Bovennatuurlijk werken in Brazilië
Missiezusters Clementina Wouters (91) uit Hulsel, Odiliana Smits (88) uit Odiliapeel en Redempta Bogers (80) uit Bavel zijn, ondanks hun leeftijd, nog steeds ontzettend belangrijk voor het Braziliaanse Pão de Açúcar. Met financiële hulp uit Nederland bouwden zij in 45 jaar tijd een toekomst voor het dorp en haar inwoners.

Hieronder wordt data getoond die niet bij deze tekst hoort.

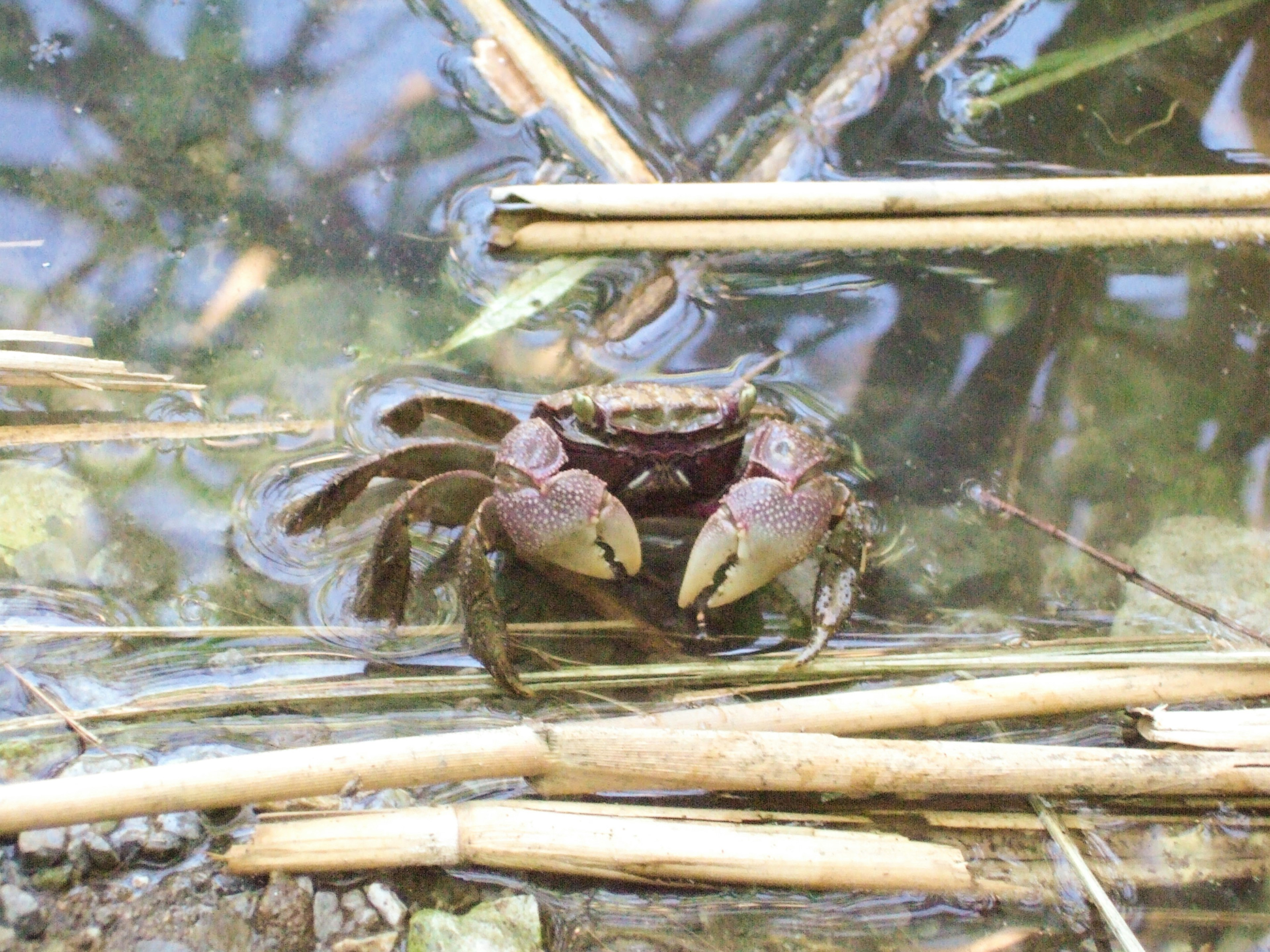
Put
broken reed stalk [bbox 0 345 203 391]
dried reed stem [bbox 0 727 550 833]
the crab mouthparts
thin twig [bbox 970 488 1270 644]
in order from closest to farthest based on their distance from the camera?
dried reed stem [bbox 0 727 550 833], the crab mouthparts, broken reed stalk [bbox 0 345 203 391], thin twig [bbox 970 488 1270 644]

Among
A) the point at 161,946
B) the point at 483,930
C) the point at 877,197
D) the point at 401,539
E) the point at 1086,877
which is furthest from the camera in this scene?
the point at 877,197

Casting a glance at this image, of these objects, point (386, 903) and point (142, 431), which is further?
point (142, 431)

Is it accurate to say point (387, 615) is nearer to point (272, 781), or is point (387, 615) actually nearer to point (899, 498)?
point (272, 781)

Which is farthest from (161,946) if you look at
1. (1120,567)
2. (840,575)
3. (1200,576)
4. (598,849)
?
(1200,576)

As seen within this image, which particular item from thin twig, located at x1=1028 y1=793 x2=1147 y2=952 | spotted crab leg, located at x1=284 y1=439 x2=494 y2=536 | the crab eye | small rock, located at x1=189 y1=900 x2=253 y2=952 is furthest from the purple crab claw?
small rock, located at x1=189 y1=900 x2=253 y2=952

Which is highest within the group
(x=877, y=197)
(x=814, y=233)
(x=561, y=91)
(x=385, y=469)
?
(x=561, y=91)

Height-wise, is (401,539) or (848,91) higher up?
(848,91)

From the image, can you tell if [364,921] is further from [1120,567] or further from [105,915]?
[1120,567]

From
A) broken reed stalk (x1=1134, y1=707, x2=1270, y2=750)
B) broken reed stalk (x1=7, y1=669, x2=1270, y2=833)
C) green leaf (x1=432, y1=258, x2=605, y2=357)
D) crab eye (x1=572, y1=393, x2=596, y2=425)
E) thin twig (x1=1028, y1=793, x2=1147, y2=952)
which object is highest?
green leaf (x1=432, y1=258, x2=605, y2=357)

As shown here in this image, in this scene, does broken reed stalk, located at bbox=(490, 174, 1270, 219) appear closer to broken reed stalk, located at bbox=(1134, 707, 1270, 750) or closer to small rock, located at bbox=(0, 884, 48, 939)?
broken reed stalk, located at bbox=(1134, 707, 1270, 750)
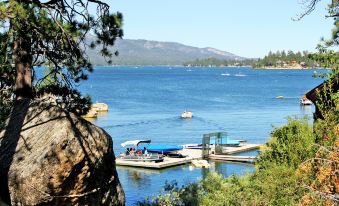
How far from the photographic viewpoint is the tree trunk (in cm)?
1364

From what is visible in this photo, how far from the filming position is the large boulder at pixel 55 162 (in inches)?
423

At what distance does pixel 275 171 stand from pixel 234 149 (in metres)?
31.0

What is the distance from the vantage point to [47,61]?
14898 millimetres

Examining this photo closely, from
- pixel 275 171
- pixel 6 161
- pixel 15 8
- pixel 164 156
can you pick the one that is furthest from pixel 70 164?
pixel 164 156

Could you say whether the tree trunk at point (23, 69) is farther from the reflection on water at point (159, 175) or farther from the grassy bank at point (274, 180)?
the reflection on water at point (159, 175)

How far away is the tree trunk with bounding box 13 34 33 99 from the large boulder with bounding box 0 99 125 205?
1742 mm

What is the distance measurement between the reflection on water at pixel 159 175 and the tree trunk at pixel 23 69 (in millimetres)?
18778

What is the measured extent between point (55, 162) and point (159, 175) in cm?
2830

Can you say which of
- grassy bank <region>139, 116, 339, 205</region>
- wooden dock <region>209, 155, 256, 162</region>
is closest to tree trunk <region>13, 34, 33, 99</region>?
grassy bank <region>139, 116, 339, 205</region>

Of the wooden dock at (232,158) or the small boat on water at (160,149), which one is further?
the small boat on water at (160,149)

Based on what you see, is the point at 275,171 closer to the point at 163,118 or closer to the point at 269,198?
the point at 269,198

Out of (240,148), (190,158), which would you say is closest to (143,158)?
(190,158)

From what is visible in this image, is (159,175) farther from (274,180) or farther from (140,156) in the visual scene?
(274,180)

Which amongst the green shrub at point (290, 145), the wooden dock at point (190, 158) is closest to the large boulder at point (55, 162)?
the green shrub at point (290, 145)
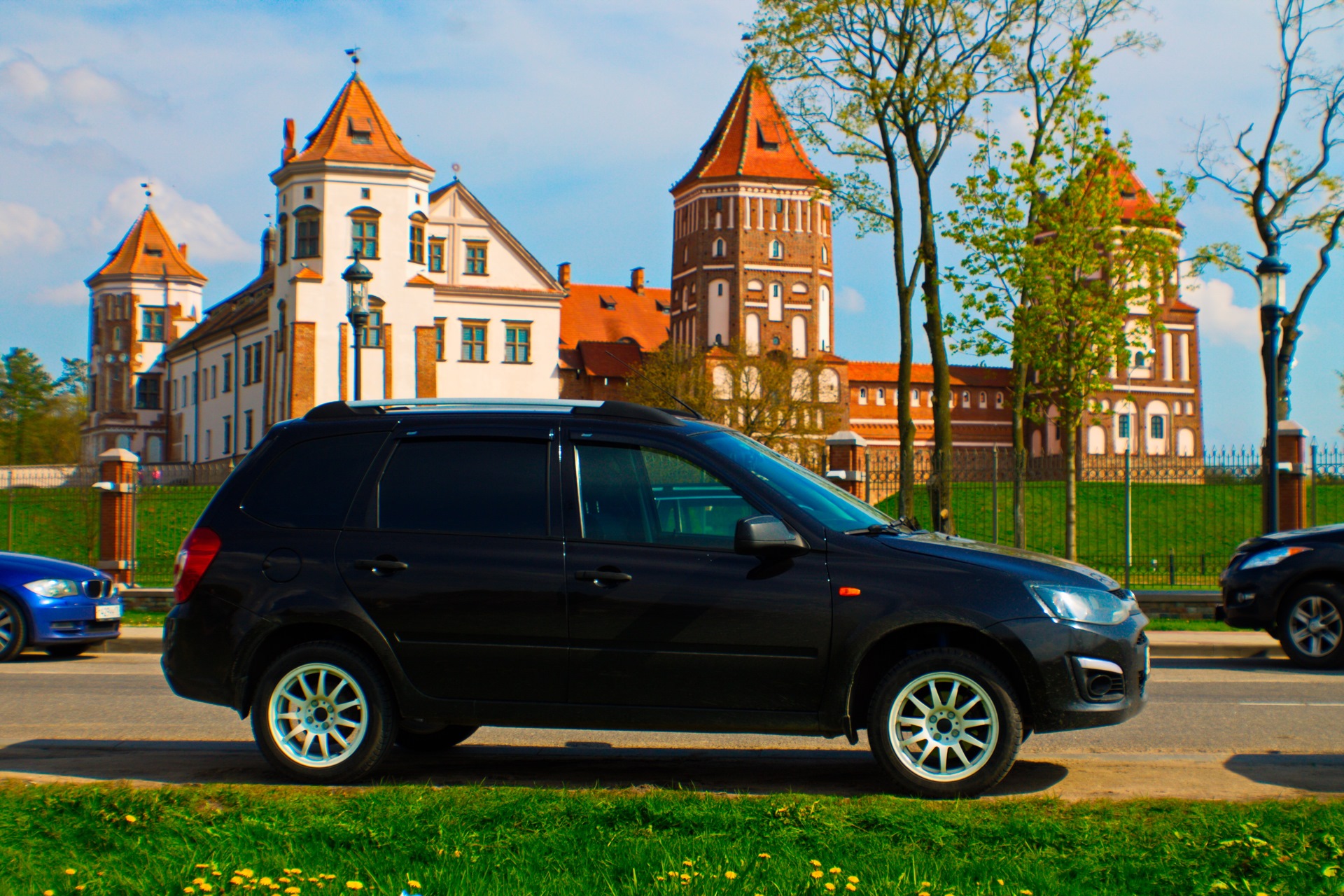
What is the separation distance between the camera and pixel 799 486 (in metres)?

Mocht het zover komen dat missiezuster Clementina Wouters (91) vanuit Brazilië terugkeert naar Nederland om verzorgd te worden tijdens haar laatste dagen, dan zullen er slechts enkele personen op haar begrafenis komen. En wie zou haar graf blijven bezoeken? Kinderen heeft ze niet en haar familie is dungezaaid.

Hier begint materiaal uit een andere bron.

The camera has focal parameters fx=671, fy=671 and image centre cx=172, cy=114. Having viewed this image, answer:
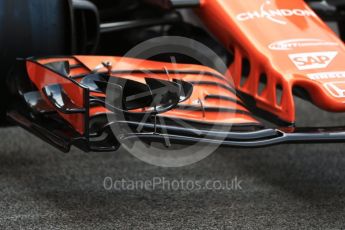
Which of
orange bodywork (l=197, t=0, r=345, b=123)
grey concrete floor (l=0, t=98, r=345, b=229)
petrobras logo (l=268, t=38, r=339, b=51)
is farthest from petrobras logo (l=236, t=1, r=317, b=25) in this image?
grey concrete floor (l=0, t=98, r=345, b=229)

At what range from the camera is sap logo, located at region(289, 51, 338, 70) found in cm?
192

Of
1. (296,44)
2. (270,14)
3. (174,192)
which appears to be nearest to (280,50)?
(296,44)

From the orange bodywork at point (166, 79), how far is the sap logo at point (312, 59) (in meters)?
0.21

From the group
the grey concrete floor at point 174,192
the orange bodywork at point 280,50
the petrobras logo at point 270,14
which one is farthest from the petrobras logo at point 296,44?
the grey concrete floor at point 174,192

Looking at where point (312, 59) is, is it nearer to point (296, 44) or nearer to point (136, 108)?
point (296, 44)

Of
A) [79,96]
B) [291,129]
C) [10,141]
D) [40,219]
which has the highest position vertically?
[79,96]

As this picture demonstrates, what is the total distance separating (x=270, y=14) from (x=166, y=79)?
0.48 m

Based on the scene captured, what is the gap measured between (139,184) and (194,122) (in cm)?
43

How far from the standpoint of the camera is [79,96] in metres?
1.73

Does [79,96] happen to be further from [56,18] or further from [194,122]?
[56,18]

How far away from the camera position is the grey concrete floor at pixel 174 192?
176 cm

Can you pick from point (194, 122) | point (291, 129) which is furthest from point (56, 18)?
point (291, 129)

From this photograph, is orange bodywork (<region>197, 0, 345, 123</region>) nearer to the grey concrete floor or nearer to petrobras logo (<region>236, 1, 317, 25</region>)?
petrobras logo (<region>236, 1, 317, 25</region>)

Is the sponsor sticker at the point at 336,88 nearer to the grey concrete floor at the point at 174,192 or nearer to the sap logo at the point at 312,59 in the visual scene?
the sap logo at the point at 312,59
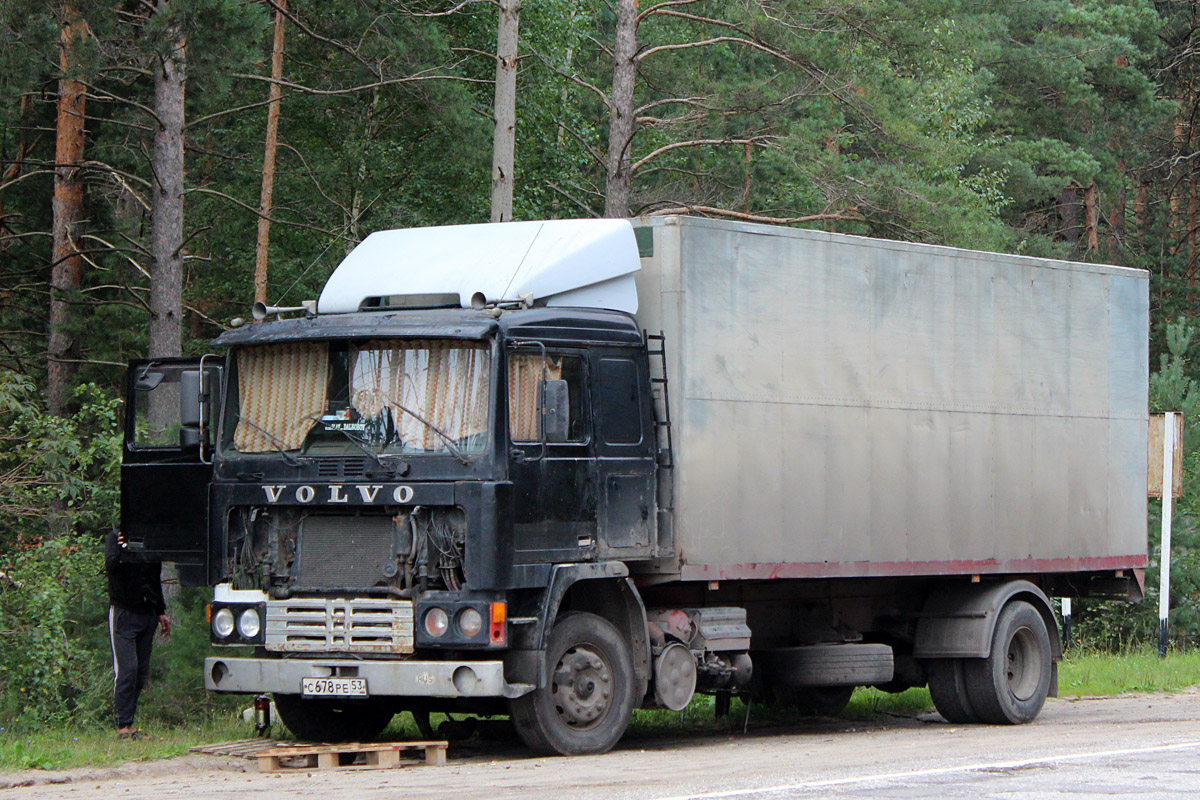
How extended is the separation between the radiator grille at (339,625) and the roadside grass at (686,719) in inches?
53.8

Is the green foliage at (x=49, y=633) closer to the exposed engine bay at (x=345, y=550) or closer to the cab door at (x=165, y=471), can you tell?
the cab door at (x=165, y=471)

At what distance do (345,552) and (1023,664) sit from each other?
6545mm

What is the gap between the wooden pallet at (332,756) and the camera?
10461 millimetres

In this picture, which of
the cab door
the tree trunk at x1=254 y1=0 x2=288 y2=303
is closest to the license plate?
the cab door

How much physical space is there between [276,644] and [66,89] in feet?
54.4

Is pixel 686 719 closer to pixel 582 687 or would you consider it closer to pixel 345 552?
pixel 582 687

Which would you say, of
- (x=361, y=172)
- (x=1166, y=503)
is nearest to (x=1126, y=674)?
(x=1166, y=503)

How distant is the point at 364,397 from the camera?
1072cm

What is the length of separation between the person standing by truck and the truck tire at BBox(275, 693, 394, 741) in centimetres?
141

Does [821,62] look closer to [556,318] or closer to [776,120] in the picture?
[776,120]

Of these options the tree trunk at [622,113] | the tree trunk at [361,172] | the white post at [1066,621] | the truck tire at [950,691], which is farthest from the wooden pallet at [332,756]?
the tree trunk at [361,172]

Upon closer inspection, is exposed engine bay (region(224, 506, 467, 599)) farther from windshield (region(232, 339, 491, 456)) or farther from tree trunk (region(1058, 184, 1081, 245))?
tree trunk (region(1058, 184, 1081, 245))

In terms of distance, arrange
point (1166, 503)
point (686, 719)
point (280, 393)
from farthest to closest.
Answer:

De noodzaak om terug te gaan naar haar geboorteplaats Hulsel is er niet meer voor de zuster van de congregatie ‘Missiezusters van Asten’. “We passen niet in Nederland, die luxe zijn we niet meer gewend. Maar niemand kent de toekomst. Voor nu zit ik hier goed. Ik moet alleen dankjewel zeggen dat dat nog kan.”

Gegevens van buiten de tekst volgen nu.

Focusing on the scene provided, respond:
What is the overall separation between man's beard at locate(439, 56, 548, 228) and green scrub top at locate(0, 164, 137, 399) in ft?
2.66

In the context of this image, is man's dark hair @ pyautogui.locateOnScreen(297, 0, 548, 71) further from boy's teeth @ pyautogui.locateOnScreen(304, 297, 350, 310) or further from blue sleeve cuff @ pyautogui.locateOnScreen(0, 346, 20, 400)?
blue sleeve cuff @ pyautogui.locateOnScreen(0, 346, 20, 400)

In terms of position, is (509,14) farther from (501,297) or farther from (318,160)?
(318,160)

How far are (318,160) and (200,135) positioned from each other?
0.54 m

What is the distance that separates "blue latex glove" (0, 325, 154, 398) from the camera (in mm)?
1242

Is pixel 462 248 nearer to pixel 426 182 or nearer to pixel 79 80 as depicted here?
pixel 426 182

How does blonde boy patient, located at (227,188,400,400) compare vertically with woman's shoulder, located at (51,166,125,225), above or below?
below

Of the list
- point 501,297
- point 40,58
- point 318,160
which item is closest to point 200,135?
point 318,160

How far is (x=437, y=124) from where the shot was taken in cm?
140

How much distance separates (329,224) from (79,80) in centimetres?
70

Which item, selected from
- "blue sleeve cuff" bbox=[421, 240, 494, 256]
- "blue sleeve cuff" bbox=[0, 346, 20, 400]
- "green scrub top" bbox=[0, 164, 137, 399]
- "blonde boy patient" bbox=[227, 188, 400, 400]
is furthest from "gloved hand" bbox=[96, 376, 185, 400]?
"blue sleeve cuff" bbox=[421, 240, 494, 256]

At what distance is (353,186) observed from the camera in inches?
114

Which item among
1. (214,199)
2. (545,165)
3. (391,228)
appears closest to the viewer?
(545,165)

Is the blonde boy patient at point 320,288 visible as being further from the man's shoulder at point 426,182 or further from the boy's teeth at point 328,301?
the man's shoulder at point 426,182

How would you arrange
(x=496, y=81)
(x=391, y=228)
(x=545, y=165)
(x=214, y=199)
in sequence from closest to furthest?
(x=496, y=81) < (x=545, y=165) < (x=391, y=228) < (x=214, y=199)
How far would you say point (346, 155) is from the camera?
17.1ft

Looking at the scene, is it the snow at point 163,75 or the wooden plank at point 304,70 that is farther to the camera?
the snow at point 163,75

Waarom zou ze ook terugkeren? Het gaat immers nog ontzettend goed met haar en haar medezusters in het oosten van Brazilië. Ze werkt samen met zuster Odiliana Smits (88) uit Odiliapeel en zuster Redempta Bogers (80) uit Bavel al 45 jaar in het dorpje Pão de Açúcar in de staat Alagoas in Brazilië. Een klein dorp met tienduizend inwoners op ruim tweehonderd kilometer van de grotere plaats Maceió aan de kust. In dit dorp stichtten de zusters 45 jaar geleden hun ‘klooster’. Zo noemen ze hun onderkomen, terwijl het eigenlijk een riant woonhuis is. Het is niet groot, maar voor Braziliaanse begrippen wel. Bij binnenkomst van het hoekhuis lijkt het alsof hier ook de tijd heeft stilgestaan. In de boekenkast staan enkele hevig vergeelde boeken van Toon Kortooms. Waarschijnlijk één van de eerste drukken van Beekman en Beekman uit 1949, meegenomen uit Nederland. Aan de zandkleurige muren hangen foto’s van de paus en verschillende godsdienstige beeldjes. Over de grote eettafel ligt een plastic hoes, net zoals bij oma vroeger.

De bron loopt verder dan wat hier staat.